The debate explored in the book between the old way of looking at baseball and the new -- what Lewis in a postscript refers to as “baseball’s religious war” -- breaks down in various ways, but one way of characterizing it is a conflict between “faith”-like, instinctive responses unconfirmed by concrete evidence running up against cold, rational facts.
“In human behavior there was always uncertainty and risk,” says Lewis. “The goal of the Oakland front office was simply to minimize the risk. Their solution wasn’t perfect, it was just better than the hoary alternative, rendering decisions by gut feeling.”
Such passages make me think of arguments raised by some against those getting too carried away with letting ideas about the math of poker overwhelm other ways of looking at the game. Obviously you want to try to find a good balance between the numbers and “feel,” but it sounds like in baseball there has existed (and perhaps still exists) a strong, influential majority in charge of running teams who have essentially done it by “feel” alone for many, many years.
Luck vs. Skill
There is so much in Moneyball concerning the relative balance of luck and skill in baseball, I’m going to cut short summarizing the references if only to keep this post from getting any longer than it already is.

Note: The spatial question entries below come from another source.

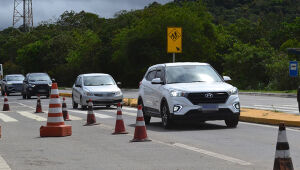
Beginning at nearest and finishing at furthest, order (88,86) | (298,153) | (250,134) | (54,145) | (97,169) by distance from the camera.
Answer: (97,169) → (298,153) → (54,145) → (250,134) → (88,86)

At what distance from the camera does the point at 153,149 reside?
11031 millimetres

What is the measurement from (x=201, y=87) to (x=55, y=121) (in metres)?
3.86

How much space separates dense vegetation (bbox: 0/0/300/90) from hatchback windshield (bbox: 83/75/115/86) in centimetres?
2369

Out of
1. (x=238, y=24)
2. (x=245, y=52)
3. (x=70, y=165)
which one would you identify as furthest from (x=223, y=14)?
(x=70, y=165)

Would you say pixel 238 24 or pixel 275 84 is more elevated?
pixel 238 24

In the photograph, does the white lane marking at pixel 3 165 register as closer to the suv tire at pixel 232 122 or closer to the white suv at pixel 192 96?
the white suv at pixel 192 96

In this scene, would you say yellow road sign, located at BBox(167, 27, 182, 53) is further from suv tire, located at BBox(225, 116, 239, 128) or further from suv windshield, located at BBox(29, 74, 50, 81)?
suv windshield, located at BBox(29, 74, 50, 81)

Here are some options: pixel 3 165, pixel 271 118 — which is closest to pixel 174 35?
pixel 271 118

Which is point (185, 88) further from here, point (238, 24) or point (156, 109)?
point (238, 24)

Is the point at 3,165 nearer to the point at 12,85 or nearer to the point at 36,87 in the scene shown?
the point at 36,87

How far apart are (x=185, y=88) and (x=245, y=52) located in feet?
157

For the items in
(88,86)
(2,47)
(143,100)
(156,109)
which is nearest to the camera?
(156,109)

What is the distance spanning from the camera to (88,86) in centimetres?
2656

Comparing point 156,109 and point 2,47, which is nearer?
point 156,109
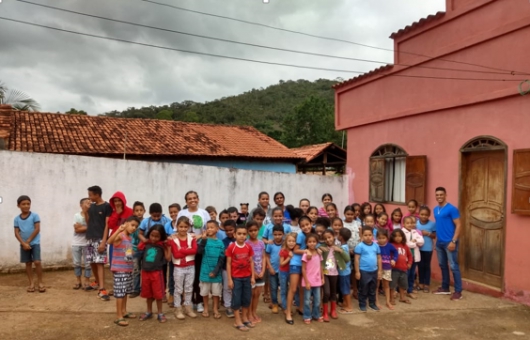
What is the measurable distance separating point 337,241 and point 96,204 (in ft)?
10.6

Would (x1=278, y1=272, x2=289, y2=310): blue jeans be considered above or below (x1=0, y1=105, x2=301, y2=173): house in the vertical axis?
below

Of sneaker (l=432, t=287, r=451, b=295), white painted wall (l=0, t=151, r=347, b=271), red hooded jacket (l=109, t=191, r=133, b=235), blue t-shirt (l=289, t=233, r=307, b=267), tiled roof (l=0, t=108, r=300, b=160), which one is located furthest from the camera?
tiled roof (l=0, t=108, r=300, b=160)

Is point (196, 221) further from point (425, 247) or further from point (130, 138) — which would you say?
point (130, 138)

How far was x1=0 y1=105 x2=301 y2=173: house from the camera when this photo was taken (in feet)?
41.4

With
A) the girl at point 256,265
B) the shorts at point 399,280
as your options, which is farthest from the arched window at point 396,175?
the girl at point 256,265

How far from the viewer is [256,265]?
4.78 m

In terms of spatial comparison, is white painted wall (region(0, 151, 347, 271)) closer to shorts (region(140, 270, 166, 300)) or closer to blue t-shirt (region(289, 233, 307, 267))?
shorts (region(140, 270, 166, 300))

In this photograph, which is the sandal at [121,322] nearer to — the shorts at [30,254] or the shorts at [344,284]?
the shorts at [30,254]

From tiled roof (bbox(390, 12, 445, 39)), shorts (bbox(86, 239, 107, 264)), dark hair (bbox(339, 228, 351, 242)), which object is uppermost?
tiled roof (bbox(390, 12, 445, 39))

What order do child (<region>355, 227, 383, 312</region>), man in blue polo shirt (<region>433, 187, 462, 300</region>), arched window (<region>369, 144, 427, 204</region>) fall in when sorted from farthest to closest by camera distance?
1. arched window (<region>369, 144, 427, 204</region>)
2. man in blue polo shirt (<region>433, 187, 462, 300</region>)
3. child (<region>355, 227, 383, 312</region>)

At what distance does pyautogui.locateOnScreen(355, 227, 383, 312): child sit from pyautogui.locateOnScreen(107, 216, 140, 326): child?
2.75m

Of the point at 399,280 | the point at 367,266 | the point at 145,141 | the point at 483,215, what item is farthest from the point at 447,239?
the point at 145,141

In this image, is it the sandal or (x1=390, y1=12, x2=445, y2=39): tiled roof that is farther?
(x1=390, y1=12, x2=445, y2=39): tiled roof

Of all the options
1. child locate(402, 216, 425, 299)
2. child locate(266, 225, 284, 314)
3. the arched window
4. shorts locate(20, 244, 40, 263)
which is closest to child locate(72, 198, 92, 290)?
shorts locate(20, 244, 40, 263)
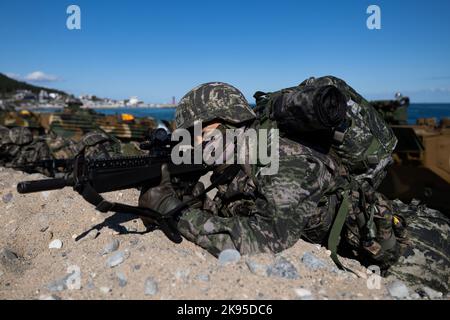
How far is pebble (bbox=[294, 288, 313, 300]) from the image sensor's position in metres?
2.36

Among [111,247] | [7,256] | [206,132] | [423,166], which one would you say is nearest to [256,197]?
[206,132]

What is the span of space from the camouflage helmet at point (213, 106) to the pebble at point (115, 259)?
47.8 inches

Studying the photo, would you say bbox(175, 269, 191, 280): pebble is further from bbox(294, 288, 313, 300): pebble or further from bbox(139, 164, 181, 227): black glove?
bbox(294, 288, 313, 300): pebble

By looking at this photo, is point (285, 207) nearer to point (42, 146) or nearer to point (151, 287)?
point (151, 287)

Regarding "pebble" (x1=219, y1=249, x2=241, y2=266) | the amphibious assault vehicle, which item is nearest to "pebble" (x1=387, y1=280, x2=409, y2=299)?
"pebble" (x1=219, y1=249, x2=241, y2=266)

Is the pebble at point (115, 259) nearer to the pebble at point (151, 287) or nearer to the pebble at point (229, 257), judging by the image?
the pebble at point (151, 287)

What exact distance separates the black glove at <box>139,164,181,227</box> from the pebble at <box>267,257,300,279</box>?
90 centimetres

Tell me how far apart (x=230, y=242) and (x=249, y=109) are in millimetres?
1165

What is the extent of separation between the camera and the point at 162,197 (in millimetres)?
3002

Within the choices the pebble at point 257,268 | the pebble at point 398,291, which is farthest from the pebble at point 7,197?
the pebble at point 398,291

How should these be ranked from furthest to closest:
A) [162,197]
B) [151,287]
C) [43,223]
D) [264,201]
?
1. [43,223]
2. [162,197]
3. [264,201]
4. [151,287]

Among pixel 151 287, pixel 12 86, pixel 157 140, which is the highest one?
pixel 12 86

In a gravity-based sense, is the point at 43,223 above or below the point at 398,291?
above

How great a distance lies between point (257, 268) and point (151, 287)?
0.73 metres
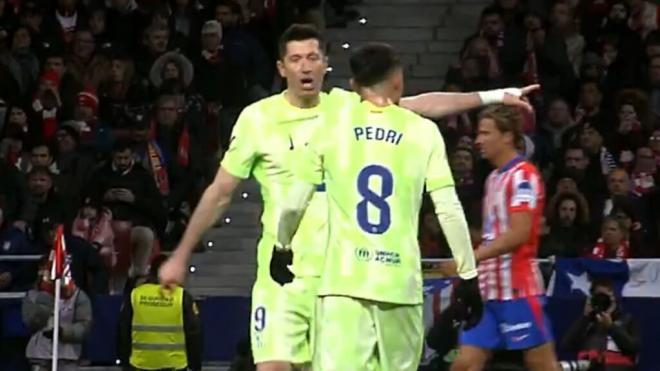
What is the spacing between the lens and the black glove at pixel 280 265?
31.9 ft

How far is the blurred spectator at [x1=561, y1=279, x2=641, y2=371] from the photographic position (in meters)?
15.5

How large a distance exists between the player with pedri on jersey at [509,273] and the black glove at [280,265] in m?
2.51

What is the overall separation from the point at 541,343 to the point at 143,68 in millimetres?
9389

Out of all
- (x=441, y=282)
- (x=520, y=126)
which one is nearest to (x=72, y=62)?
(x=441, y=282)

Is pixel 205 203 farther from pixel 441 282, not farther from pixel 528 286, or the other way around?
pixel 441 282

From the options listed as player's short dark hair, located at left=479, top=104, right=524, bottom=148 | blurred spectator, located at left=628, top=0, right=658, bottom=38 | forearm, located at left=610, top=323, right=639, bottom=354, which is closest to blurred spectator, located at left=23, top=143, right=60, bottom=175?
forearm, located at left=610, top=323, right=639, bottom=354

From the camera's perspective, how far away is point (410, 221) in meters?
9.46

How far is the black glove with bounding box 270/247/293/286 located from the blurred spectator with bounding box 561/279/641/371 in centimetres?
622

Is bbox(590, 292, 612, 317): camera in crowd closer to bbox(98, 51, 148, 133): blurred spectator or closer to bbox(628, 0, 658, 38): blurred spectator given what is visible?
bbox(628, 0, 658, 38): blurred spectator

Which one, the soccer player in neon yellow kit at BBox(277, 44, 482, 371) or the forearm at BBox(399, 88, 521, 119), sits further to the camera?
the forearm at BBox(399, 88, 521, 119)

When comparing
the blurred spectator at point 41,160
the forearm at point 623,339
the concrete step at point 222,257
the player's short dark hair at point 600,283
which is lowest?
the forearm at point 623,339

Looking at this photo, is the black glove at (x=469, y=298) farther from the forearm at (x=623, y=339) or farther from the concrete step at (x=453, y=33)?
the concrete step at (x=453, y=33)

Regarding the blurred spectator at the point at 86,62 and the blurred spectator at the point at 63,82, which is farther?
the blurred spectator at the point at 86,62

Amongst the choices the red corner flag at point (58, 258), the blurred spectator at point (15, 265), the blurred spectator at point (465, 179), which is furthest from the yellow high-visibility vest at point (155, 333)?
the blurred spectator at point (465, 179)
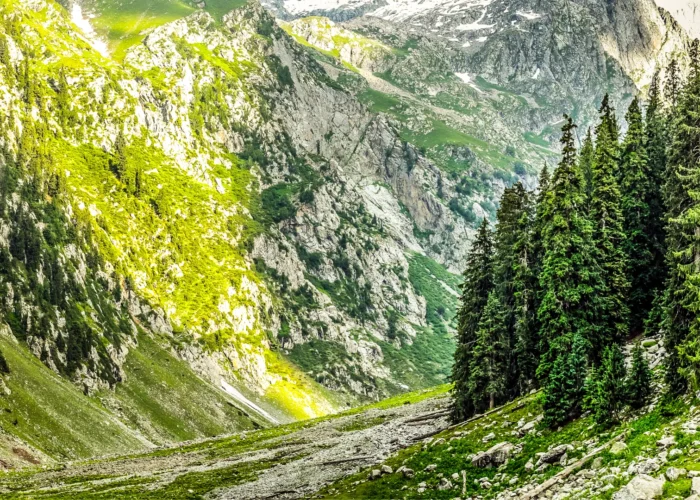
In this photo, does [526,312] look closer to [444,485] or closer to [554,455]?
[444,485]

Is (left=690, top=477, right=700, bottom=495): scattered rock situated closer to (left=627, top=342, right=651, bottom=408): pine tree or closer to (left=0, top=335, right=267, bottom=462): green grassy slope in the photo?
(left=627, top=342, right=651, bottom=408): pine tree

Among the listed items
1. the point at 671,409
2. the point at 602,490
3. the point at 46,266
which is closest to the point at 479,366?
the point at 671,409

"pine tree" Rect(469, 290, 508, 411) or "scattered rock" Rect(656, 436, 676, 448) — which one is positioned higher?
"scattered rock" Rect(656, 436, 676, 448)

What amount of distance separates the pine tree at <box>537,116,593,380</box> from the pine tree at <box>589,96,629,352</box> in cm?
129

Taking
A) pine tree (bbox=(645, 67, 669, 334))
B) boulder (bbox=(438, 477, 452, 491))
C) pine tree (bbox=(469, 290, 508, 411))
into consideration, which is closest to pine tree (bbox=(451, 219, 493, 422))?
pine tree (bbox=(469, 290, 508, 411))

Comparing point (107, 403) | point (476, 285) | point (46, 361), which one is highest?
point (476, 285)

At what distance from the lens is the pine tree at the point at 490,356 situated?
64688mm

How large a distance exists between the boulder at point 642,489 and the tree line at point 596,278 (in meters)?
9.36

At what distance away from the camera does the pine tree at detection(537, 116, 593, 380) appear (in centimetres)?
5006

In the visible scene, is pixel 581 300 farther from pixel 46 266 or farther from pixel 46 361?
pixel 46 266

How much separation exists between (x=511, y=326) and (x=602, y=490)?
39.2m

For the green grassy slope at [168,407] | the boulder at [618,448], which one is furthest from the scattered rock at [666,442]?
the green grassy slope at [168,407]

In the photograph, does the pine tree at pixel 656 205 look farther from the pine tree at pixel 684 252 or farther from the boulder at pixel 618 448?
the boulder at pixel 618 448

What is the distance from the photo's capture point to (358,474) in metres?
51.4
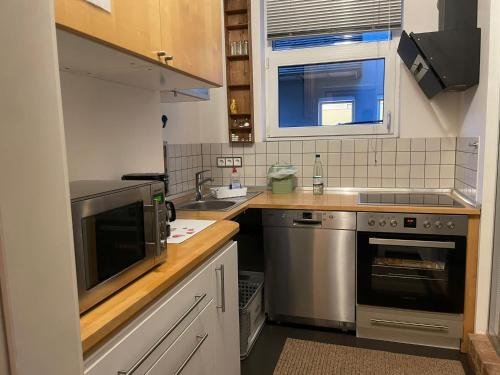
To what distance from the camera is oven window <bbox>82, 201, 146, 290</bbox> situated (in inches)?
35.8

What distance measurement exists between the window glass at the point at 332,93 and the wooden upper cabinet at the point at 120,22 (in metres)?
1.73

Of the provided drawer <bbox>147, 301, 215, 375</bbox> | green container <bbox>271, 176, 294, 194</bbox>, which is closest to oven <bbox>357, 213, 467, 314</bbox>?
green container <bbox>271, 176, 294, 194</bbox>

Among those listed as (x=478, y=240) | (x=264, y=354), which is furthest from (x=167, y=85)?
(x=478, y=240)

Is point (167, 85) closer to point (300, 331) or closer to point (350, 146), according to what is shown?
point (350, 146)

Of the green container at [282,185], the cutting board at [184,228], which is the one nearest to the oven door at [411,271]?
the green container at [282,185]

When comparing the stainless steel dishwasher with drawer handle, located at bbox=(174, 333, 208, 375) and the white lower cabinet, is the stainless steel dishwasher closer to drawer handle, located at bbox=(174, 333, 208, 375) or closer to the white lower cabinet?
the white lower cabinet

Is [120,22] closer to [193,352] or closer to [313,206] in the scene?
[193,352]

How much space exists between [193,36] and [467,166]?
5.83 feet

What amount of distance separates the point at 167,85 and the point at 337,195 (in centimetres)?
145

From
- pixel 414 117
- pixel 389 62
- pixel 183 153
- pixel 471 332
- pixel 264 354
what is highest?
pixel 389 62

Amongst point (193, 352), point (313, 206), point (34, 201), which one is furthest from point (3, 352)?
point (313, 206)

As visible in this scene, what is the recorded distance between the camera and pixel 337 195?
2711 millimetres

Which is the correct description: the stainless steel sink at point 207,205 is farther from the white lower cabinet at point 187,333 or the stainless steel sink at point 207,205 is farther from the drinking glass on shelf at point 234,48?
the drinking glass on shelf at point 234,48

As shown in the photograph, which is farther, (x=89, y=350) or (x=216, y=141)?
(x=216, y=141)
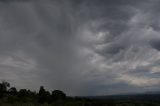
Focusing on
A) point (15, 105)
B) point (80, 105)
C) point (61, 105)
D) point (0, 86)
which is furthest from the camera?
point (0, 86)

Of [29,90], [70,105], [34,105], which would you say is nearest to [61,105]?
[70,105]

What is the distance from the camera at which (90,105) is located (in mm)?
149500

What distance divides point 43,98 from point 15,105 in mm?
54229

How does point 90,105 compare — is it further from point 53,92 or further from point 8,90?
point 8,90

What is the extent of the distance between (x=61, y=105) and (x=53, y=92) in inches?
2183

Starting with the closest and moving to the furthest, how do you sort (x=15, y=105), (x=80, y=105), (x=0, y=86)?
(x=15, y=105)
(x=80, y=105)
(x=0, y=86)

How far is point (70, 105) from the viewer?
132 m

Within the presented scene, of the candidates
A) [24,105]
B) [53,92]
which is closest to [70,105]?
[24,105]

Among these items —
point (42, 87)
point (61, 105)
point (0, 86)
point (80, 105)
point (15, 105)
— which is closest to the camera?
point (15, 105)

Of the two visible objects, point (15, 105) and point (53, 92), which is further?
point (53, 92)

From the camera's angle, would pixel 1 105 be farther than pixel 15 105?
No

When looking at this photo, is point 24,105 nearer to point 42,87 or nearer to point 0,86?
point 0,86

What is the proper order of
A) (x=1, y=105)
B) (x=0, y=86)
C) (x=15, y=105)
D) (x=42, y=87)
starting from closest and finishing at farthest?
(x=1, y=105) < (x=15, y=105) < (x=0, y=86) < (x=42, y=87)

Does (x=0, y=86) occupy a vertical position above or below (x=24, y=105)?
above
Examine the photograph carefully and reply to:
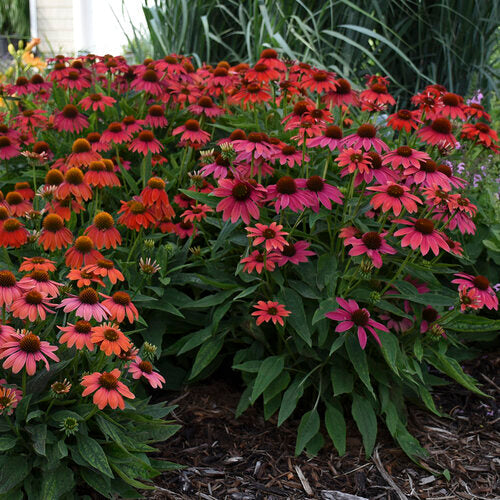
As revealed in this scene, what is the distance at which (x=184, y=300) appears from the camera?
2209 mm

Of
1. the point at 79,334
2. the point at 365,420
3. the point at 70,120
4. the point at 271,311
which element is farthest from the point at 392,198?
the point at 70,120

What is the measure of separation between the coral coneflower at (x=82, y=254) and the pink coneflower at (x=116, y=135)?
2.50 feet

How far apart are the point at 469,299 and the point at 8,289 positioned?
1.38 meters

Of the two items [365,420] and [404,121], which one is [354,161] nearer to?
[404,121]

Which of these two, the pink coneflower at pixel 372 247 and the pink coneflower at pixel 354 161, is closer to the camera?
the pink coneflower at pixel 372 247

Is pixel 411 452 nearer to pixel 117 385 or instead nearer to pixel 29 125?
pixel 117 385

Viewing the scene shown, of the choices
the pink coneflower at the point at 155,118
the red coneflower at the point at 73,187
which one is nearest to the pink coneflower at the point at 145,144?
the pink coneflower at the point at 155,118

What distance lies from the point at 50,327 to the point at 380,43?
392cm

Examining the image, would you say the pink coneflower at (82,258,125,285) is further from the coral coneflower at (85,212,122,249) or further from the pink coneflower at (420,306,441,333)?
the pink coneflower at (420,306,441,333)

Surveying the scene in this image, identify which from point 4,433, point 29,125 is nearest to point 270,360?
point 4,433

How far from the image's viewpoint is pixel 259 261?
198 cm

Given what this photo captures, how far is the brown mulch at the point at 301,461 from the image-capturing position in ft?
6.42

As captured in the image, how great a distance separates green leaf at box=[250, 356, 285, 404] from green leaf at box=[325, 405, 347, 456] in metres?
0.23

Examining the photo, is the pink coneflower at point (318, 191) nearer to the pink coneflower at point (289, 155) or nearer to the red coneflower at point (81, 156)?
the pink coneflower at point (289, 155)
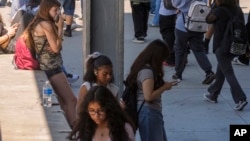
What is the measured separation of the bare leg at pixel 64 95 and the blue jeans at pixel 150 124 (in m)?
1.69

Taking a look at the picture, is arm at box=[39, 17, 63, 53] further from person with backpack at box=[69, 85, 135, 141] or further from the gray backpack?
person with backpack at box=[69, 85, 135, 141]

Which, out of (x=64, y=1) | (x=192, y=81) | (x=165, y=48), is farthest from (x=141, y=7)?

I talked about one instance in a “Pop Poker” piece for PokerListings this week, if you’re curious. The article is called “On Luck, Skill, Hail Marys and Moneyball,” and brings up one example of pitchers “running good” when it comes to balls being put in play and resulting in outs rather than hits.
At one point Lewis quotes another sabermetrician (Pete Palmer) estimating that “the average difference in baseball due to skill is about one run a game, while the average difference due to luck is about four runs a game.” If true, that sounds like luck holds a lot more sway in a given game than it does in, say, a session of poker, doesn’t it?
I’ll refer to one other interesting example of luck in baseball -- the postseason, which Lewis refers to as “a giant crapshoot” in which luck really does affect outcomes greatly and thus can “frustrate rational management because, unlike the long regular season, they [the playoffs] suffer from the sample size problem.”
That characterization of the relationship between the playoffs to the regular season in baseball makes me think of final tables in poker tournaments where it sometimes happens that after hours (or days) of skill mattering more than luck, the blinds have risen to a point where luck predominates. In other words, at the most crucial moment when ultimate winners and losers are determined, the game
becomes “a crapshoot.”
There are many other gems in the book I might’ve included here, including what I consider a highly persuasive argument on behalf of the importance of studying or writing about baseball. That is to say, Lewis (along with many of those whom he talks to or quotes) does a good job justifying his object of inquiry being worthwhile, and does so in ways that remind me why poker is also “more than just a game” and thus similarly worth studying and writing about.
But I’ll stop here and let those of you who haven’t read Moneyball go check it out for yourselves. Or for those who have read it, I’ll invite you perhaps go back and check it out again with an eye toward all of the many ways the story and its characters speak to poker players.